Lashings of charisma are not a prerequisite.  Everyone has the potential to be a leader and you need the quality at all levels.

Transformational leaders require characteristics such as vision, influencing, a collaborative relationship building style and an attitude that questions assumptions and encourages others to follow suit.

Companies by and large gain added value and a competitive edge through fully utilising the ideas and information of their employees.  Whatever the technology, a company will in the global market be distinguished and differentiated by the creativity and enthusiasm of its people.

The business of collecting an organisations intellectual capital will lead to a more open culture.The ultimate goal must be openness about mistakes and what is learnt from them”.

The transformation from the traditional male world of command and control and survival of the fittest to a global marketplace based on knowledge management and best in class customer service, will require more women in leadership positions at all levels in companies. There needs to be a better balance between Intellect ‘Q’ and Emotional ‘Q’ in organisations.

Most purchasing decisions are made by women who, therefore, really understand the requirements of best in class customer service. Again, to be on the receiving end of customer service is an emotional experience.  When service is poor, customers become angry and when service is excellent they are happy. These are emotional responses.

There is no doubt that as we move further from the Industrial Revolution into the Information Revolution then the qualities of leadership required will reflect the strength of women.

Companies need more people with passion and integrity and an ability to set clear goals, which can inspire trust in those working for the organisation. At present such people with emotional ‘Q’ skills find it difficult to flourish in command and control cultures still based on the Industrial Revolution model of organising and doing work.
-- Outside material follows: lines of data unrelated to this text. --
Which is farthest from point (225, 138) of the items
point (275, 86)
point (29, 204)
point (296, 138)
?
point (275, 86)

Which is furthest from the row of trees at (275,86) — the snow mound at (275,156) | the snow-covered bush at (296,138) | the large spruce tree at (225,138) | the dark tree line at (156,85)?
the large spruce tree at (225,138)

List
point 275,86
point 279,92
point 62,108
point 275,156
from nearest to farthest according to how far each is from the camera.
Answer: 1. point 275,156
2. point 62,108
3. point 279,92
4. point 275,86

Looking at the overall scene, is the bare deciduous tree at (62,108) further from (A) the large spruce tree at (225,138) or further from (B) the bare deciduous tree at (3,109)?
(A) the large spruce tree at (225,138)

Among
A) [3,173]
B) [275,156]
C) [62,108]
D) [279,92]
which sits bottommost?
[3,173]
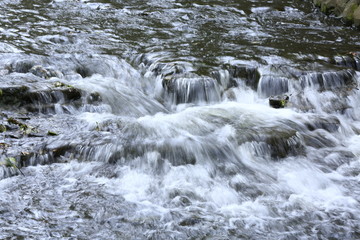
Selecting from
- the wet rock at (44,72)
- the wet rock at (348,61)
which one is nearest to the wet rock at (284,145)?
the wet rock at (348,61)

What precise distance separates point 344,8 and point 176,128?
8.23m

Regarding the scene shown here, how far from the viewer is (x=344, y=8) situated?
12.2 m

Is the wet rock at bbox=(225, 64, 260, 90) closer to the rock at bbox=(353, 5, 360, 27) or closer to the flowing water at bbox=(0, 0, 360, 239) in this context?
the flowing water at bbox=(0, 0, 360, 239)

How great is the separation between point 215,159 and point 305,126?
1.96 meters

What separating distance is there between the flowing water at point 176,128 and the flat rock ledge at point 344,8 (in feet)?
1.57

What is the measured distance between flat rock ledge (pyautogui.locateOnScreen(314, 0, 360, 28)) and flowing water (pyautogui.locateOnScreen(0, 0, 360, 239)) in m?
0.48

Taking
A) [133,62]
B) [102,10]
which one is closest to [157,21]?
[102,10]

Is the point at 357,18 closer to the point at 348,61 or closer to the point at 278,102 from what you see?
the point at 348,61

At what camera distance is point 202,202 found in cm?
488

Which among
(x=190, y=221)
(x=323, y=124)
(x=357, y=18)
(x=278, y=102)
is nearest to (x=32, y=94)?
(x=190, y=221)

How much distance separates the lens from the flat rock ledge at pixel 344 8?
1158 centimetres

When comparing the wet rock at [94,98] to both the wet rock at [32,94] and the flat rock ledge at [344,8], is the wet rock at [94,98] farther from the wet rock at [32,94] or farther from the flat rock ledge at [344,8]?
the flat rock ledge at [344,8]

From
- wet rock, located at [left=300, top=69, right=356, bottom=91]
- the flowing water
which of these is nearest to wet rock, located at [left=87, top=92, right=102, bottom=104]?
the flowing water

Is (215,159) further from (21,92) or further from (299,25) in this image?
(299,25)
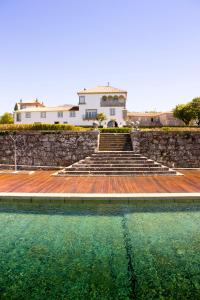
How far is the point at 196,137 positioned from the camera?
890 inches

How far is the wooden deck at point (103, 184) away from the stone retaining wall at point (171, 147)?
538 cm

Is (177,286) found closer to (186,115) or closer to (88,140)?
(88,140)

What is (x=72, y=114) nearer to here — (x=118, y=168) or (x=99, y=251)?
(x=118, y=168)

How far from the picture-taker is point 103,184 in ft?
48.2

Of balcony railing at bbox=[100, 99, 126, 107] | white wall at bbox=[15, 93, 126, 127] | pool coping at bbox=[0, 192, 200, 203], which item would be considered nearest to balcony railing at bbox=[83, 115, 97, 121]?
white wall at bbox=[15, 93, 126, 127]

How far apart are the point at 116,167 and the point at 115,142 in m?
5.48

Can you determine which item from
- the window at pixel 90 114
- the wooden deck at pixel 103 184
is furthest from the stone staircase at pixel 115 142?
the window at pixel 90 114

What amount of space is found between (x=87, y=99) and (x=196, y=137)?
108 ft

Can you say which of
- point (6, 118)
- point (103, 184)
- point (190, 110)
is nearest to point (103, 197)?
point (103, 184)

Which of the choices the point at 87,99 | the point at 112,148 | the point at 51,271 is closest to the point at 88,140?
the point at 112,148

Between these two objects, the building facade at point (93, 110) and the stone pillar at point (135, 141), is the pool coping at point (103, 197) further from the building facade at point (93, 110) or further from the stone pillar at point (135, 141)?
the building facade at point (93, 110)

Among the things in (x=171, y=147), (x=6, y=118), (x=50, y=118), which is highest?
(x=6, y=118)

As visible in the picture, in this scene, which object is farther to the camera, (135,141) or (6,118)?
(6,118)

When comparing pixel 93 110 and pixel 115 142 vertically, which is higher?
pixel 93 110
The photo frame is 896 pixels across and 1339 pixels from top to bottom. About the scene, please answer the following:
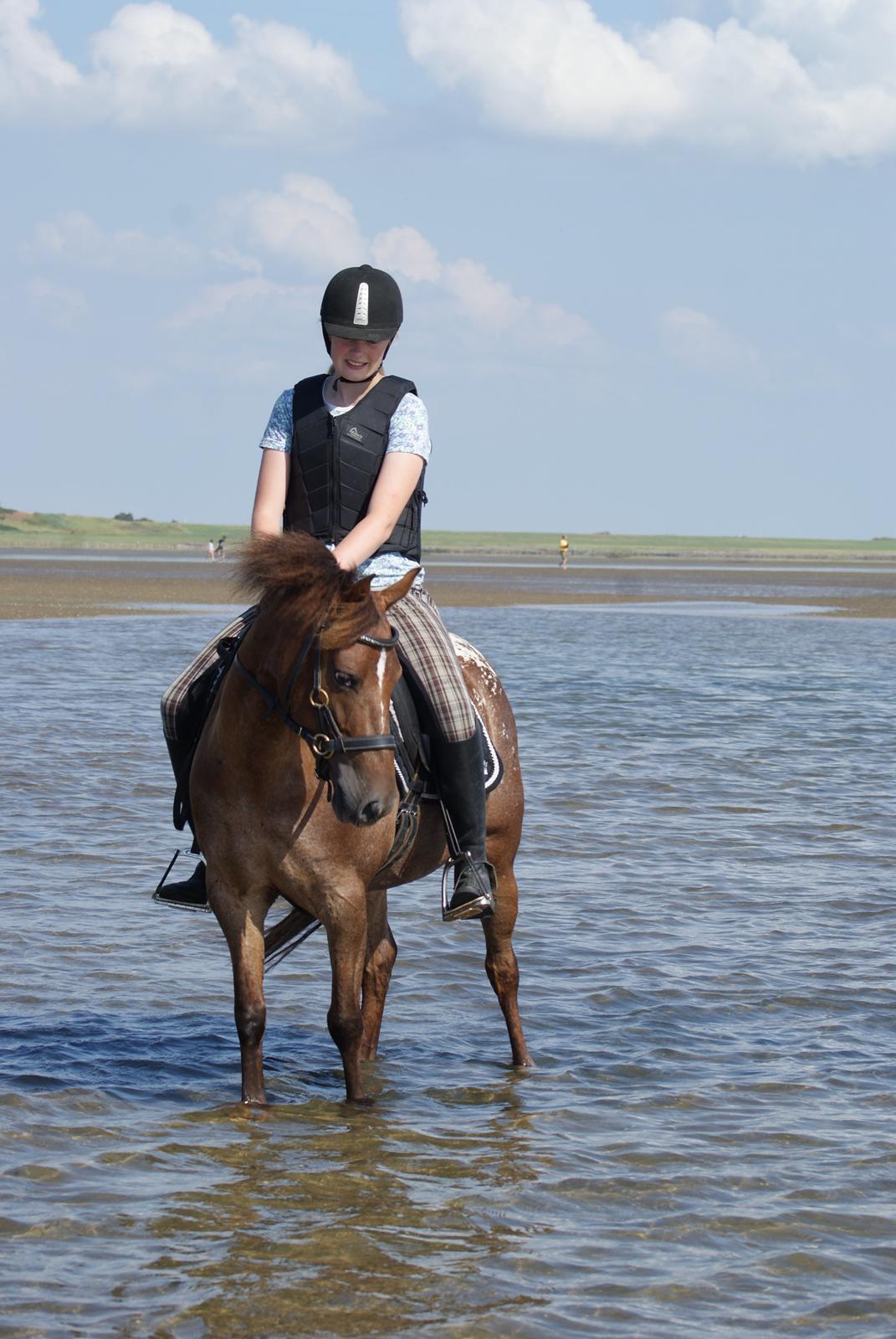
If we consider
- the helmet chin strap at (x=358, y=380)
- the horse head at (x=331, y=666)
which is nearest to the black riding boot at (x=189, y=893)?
the horse head at (x=331, y=666)

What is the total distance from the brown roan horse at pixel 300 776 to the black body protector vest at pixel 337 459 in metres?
0.66

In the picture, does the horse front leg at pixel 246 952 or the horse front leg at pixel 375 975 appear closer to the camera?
the horse front leg at pixel 246 952

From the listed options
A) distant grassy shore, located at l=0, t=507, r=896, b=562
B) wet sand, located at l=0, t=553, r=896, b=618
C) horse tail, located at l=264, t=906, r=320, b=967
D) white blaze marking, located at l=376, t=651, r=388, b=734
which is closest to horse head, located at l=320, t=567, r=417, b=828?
white blaze marking, located at l=376, t=651, r=388, b=734

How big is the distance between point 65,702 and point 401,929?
38.5 ft

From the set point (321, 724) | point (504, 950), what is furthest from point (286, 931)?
point (321, 724)

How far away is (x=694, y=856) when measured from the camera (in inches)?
489

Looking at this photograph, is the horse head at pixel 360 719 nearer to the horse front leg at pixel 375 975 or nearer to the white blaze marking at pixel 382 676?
the white blaze marking at pixel 382 676

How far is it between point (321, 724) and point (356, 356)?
1741 mm

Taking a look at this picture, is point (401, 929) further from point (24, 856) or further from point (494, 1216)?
point (494, 1216)

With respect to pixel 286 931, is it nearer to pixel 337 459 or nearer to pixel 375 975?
pixel 375 975

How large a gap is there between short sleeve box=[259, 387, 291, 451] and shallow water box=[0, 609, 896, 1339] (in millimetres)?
2756

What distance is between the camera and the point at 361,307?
21.8ft

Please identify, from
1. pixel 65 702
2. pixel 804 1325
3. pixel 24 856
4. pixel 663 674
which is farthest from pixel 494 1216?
pixel 663 674

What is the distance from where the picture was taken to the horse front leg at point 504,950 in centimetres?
774
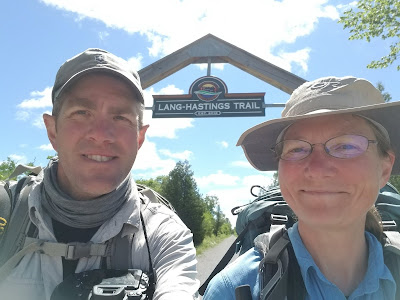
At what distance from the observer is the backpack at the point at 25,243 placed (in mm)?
1748

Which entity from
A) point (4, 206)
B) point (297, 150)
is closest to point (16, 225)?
point (4, 206)

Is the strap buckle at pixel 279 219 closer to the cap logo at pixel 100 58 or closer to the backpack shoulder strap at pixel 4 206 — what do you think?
the cap logo at pixel 100 58

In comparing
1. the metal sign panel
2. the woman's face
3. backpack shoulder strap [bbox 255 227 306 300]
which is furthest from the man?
the metal sign panel

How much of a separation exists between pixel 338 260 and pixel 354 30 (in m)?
9.74

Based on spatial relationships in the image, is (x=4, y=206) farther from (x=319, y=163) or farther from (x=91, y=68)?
(x=319, y=163)

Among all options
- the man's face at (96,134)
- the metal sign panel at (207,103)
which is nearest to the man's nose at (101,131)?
the man's face at (96,134)

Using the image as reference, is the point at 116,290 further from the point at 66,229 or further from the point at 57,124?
the point at 57,124

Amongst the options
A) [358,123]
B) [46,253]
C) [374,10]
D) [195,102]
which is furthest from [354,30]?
[46,253]

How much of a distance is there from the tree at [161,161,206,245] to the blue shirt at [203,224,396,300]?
18337 mm

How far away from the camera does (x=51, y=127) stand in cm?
204

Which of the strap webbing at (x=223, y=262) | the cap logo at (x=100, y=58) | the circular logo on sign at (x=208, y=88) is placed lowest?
the strap webbing at (x=223, y=262)

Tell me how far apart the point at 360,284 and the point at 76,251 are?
49.2 inches

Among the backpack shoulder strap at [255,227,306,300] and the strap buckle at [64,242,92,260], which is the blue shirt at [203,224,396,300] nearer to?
the backpack shoulder strap at [255,227,306,300]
Many companies still refuse to consider a huge pool of talent for top jobs – women executives.

Most companies I come across are often floundering in random activity with no coherent approach and employees are not being “switched” on to deliver a common goal.  Companies need to be as systematic towards leadership and people development as they are with their technological, data and IT processes.  Softer process skills such as goal setting and reviewing are not generally in-built into a company’s end to end customer delivery process as are the traditional supply chain processes etc.

As with top level sports people, managers also need but rarely get, personal coaching to learn new techniques, gain feedback on their performance and improve their mindset. In sport this is the way in which performance is continually improved to keep up with and beat the competition. The coaches work on improving knowledge, skills and motivation.

And who do we need to expand leadership through coaching? More women. Their innate emotional skills in bringing up families and encouraging achievement are required in the workplace of the information age to redress the deficiency mainly established by men in the industrial age.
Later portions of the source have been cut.